# [Goals]
1. Please rewrite the paragraph of the CATS scaling text that begins "Database storage is currently limited" as a short list. Keep its main facts.
2. Decide whether each statement agrees with the CATS scaling text. Answer yes or no for each, and quote the deciding words.
(a) The CATS production node pool holds three nodes.
(b) Metabase is connected to a read-only PostgreSQL replica.
(c) The queue worker can run as many parallel instances.
3. From the CATS scaling text, reproduce word for word the part that opens with the words containing "- The nginx" and closes with "application server embedded.".

# [Document text]
## begin
BI data analysis is isolated from CATS application usage by connecting Metabase and Microsoft PowerBI Gateway to a read-only PostgreSQL replica. With this, demanding analysis workloads can only impact other analysis workloads and never application users.
With NewRelic, we monitor how long user requests are taking over time and how wait times break down between the web application and database. Both the web application and database components have clear paths to adding capacity as increasing load brings performance near to our thresholds.
Database ¶
The primary database VM and read-only BI replica database VM are likely to become CPU- or memory-bound long before becoming storage-bound. Possible remedies to database performance bottlenecks include:
- Re-distributing heavy read workloads from the BI replica or primary database to additional read-only replicas
- Resizing either database VM to an instance size with more CPU/memory/storage
- Migrating either database to a physical machine or DBaaS
- Optimizing common queries
Web application ¶
The CATS web application is deployed to a Kubernetes cluster as a single Docker container that contains an nginx frontend web server, a PHP-FPM worker pool, a PHP queue worker daemon, and a scheduled job runner. This is ideal for development and management simplicity and economical for production as IndeVets’ normal business operations yield very modest web application loads relative to public websites based on similar technology. The production instance of CATS runs on a node pool that is shared with no other applications or environments. The production node pool contains two identically-sized nodes while the CATS application runs a single replica, leaving a second node idle and fully available for failover. Without any refactoring, possible remedies to web application performance bottlenecks include:
- Increasing VM instance size used in production node pool
- Tweaking PHP-FPM worker pool to maximize use of available CPU cores on the single production node
When it becomes necessary, CATS production deployment can be refactored to enable load to be distributed across more than one node:
- Session storage would need to be migrated from using Laravel’s
file
driver to one of its other plug-and-play session drivers. This would likely be to the existing CATS PostgreSQL database, an PostgreSQL database dedicated to sessions, a Redis instance, or encrypted cookie-based session storage - Scheduled jobs would need to be migrated directly to Kubernetes CronJobs where possible, and a minutely Kubernetes CronJob would need to be created to distribute invokations of CATS internal scheduled jobs across all running replicas of the CATS application, ensuring that matching jobs are only run once across the whole production replica set per matching minute.
- The queue worker already supports running as many parallel instances. It could remain embedded in the CATS application container so that each replica of the application contributes one queue worker, or extracted to an independend deployment that has its own replica count and potentially even runs on a different set of nodes so that queue jobs are isolated from competing with web request workers for CPU and memory.
- The nginx frontend could be left embedded within each CATS application replica, so that the cluster load balancer would distribute traffic among many nginx frontend application servers, or a single nginx frontend application server could be extracted to distribute traffic directly to many PHP-FPM worker pools. Operationally it will likely be simpler to keep each application replica having its own nginx frontend application server embedded.
Metabase ¶
The Jarvus team has successfully scaled Metabase for high usage simply by growing the replica count in Kubernetes. Without any refactoring, possible remedies to metabase performance bottlenecks include:
- Increasing replica count
- Moving metabase to a dedicated node pool
- Increasing VM instance size used in metabase node pool
Storage ¶
Database storage is currently limited to 60GB before an instance resize is required as we are using VM’s local disk storage instead of expandable managed volume storage for performance, management simplicity, and reliability. At the time of this writing, the CATS application database plus all IndeVets data warehouse tables total less than 2GB. Likely upgrade paths beyond 60GB include larger VM instance sizes or DBaaS solutions.
## end
Records of spatial relationships:
## begin
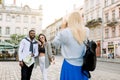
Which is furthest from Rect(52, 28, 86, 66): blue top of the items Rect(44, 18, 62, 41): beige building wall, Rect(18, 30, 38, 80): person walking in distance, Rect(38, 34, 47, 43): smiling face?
Rect(44, 18, 62, 41): beige building wall

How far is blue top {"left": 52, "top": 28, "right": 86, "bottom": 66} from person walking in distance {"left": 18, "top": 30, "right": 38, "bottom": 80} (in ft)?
13.3

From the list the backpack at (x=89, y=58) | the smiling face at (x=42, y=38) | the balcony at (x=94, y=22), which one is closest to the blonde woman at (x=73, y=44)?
the backpack at (x=89, y=58)

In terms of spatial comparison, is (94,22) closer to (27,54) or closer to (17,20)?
(17,20)

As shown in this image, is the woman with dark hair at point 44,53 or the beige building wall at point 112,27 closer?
the woman with dark hair at point 44,53

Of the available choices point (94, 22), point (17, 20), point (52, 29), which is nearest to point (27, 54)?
point (94, 22)

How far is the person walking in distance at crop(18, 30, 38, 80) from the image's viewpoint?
29.3 feet

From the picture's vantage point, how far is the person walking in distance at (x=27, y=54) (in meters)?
8.93

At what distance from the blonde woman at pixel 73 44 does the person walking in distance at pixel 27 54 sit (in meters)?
4.06

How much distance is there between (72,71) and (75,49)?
0.34 metres

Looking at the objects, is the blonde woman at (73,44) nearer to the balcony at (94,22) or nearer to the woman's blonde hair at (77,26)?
the woman's blonde hair at (77,26)

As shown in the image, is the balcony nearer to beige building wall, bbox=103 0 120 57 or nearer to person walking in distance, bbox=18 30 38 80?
beige building wall, bbox=103 0 120 57

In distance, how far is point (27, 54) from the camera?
9.09 m

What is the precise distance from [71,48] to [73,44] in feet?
0.22

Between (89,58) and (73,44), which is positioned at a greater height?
(73,44)
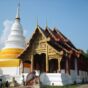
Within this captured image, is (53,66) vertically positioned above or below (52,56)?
below

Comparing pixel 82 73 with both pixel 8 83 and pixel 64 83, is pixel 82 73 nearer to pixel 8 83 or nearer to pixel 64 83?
pixel 64 83

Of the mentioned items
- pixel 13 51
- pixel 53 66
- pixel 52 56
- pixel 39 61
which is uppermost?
pixel 13 51

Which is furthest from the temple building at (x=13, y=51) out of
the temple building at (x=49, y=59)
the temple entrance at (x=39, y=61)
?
the temple entrance at (x=39, y=61)

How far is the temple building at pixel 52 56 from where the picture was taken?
1097 inches

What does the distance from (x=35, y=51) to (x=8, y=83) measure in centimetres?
500

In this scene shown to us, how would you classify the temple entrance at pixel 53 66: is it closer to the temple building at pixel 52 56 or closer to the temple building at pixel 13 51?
the temple building at pixel 52 56

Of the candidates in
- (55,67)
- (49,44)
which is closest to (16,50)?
(55,67)

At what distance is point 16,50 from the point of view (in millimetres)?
40531

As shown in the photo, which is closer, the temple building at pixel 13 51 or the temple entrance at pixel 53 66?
the temple entrance at pixel 53 66

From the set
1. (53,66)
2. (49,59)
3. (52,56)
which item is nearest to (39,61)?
(53,66)

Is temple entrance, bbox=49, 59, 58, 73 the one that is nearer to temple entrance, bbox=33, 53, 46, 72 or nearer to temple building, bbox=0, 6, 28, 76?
temple entrance, bbox=33, 53, 46, 72

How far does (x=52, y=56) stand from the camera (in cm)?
2873

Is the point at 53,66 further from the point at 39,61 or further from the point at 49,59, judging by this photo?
the point at 49,59

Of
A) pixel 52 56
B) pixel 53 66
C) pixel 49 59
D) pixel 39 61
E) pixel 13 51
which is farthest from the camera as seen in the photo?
pixel 13 51
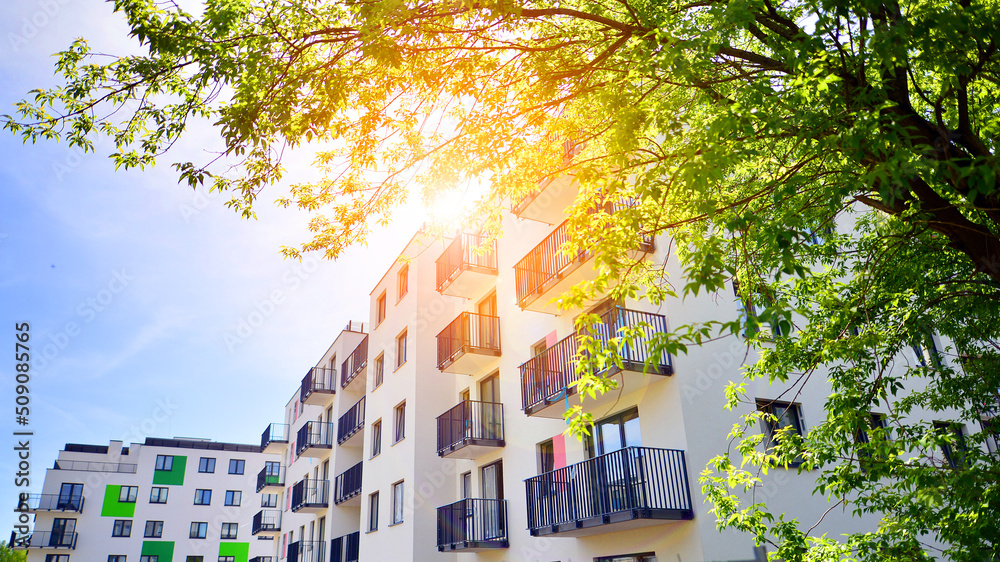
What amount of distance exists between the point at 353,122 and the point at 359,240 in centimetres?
147

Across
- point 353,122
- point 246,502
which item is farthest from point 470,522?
point 246,502

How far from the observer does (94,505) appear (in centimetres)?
5259

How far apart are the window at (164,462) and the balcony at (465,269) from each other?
45.3 m

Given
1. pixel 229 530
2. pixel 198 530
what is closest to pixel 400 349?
pixel 229 530

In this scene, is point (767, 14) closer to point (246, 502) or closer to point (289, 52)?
point (289, 52)

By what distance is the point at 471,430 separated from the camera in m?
17.8

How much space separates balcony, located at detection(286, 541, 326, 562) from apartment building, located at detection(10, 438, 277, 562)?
21.8 metres

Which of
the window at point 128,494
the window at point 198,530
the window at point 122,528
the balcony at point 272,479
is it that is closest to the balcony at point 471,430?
the balcony at point 272,479

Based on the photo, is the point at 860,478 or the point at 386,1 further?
the point at 860,478

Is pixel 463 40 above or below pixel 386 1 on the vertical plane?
above

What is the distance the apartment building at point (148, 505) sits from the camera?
51375 mm

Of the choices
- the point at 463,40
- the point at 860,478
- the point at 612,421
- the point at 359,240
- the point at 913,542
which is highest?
the point at 463,40

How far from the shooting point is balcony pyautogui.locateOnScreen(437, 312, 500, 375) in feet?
60.9

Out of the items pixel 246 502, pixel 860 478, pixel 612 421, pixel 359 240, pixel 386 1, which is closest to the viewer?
pixel 386 1
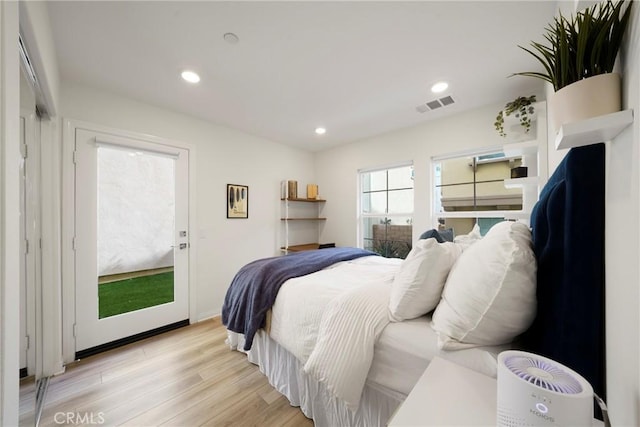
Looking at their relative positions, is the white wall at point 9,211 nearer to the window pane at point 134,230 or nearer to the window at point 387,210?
the window pane at point 134,230

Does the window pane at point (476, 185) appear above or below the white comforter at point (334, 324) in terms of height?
above

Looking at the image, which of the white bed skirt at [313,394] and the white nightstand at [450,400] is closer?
the white nightstand at [450,400]

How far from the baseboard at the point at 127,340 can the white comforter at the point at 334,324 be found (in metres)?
1.71

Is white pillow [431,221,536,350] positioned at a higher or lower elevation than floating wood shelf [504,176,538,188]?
lower

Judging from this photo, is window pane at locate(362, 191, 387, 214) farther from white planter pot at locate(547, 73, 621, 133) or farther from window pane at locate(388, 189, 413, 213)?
white planter pot at locate(547, 73, 621, 133)

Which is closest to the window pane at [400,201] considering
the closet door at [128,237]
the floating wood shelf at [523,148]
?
the floating wood shelf at [523,148]

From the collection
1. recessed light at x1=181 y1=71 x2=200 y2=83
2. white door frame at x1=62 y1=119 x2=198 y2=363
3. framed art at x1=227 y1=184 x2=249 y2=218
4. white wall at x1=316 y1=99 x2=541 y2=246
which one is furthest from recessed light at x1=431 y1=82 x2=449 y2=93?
white door frame at x1=62 y1=119 x2=198 y2=363

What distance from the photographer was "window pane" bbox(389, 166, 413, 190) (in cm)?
355

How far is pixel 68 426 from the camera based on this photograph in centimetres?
150

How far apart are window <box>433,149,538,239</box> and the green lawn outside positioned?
136 inches

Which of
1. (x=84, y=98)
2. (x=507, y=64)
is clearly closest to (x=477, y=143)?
(x=507, y=64)

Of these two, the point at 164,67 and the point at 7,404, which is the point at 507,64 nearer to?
the point at 164,67

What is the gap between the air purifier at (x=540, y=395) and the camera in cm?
45

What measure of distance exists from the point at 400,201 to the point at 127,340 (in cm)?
370
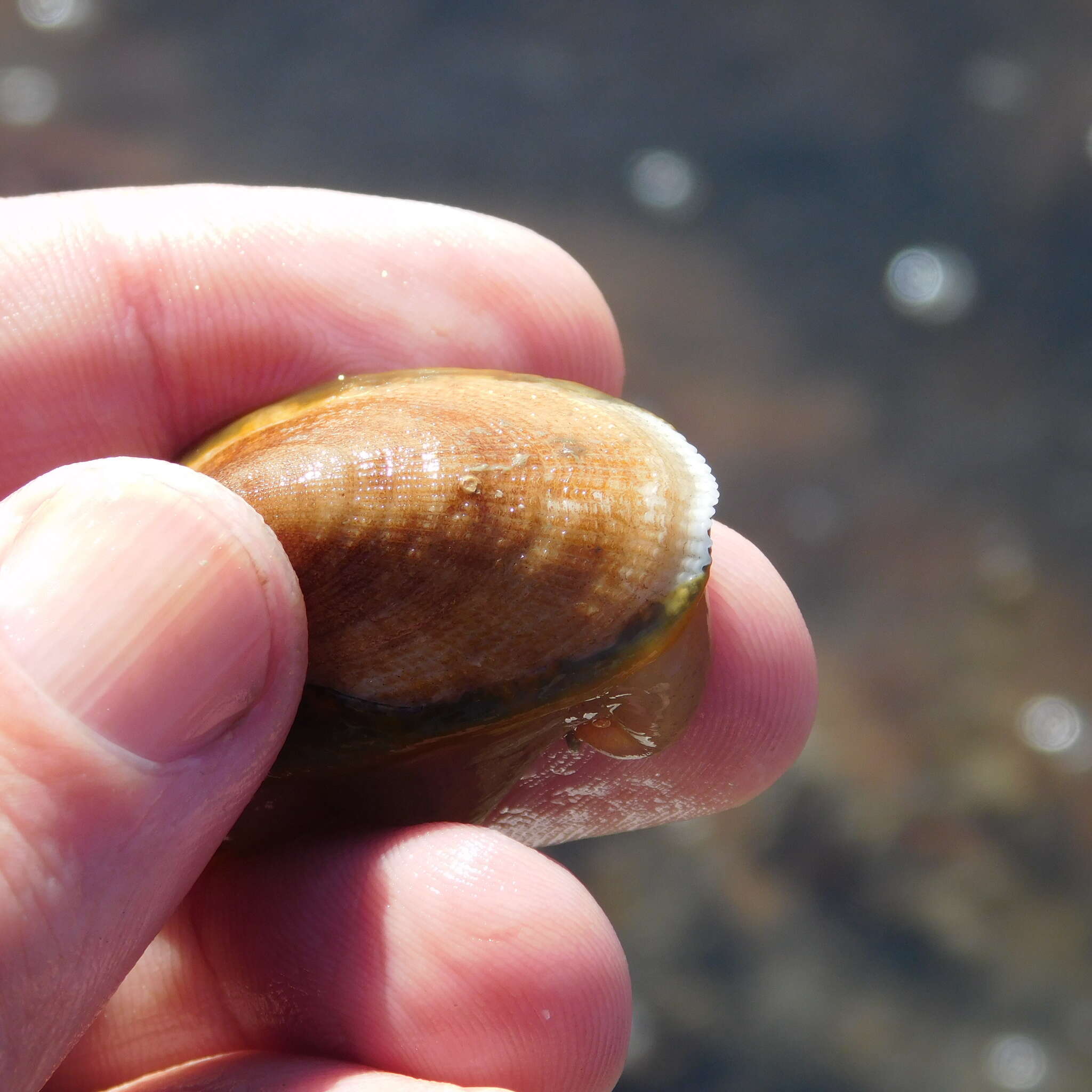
## end
# [Responses in order]
1.
- Database storage is limited to 60GB before an instance resize is required.
- This is because VM local disk storage is used instead of expandable managed volume storage, for performance, management simplicity, and reliability.
- At the time of writing, the CATS application database plus all IndeVets data warehouse tables total less than 2GB.
- Likely upgrade paths beyond 60GB are larger VM instance sizes or DBaaS solutions.

2.
(a) No: "The production node pool contains two identically-sized nodes"
(b) Yes: "connecting Metabase and Microsoft PowerBI Gateway to a read-only PostgreSQL replica"
(c) Yes: "The queue worker already supports running as many parallel instances."

3.
- The nginx frontend could be left embedded within each CATS application replica, so that the cluster load balancer would distribute traffic among many nginx frontend application servers, or a single nginx frontend application server could be extracted to distribute traffic directly to many PHP-FPM worker pools. Operationally it will likely be simpler to keep each application replica having its own nginx frontend application server embedded.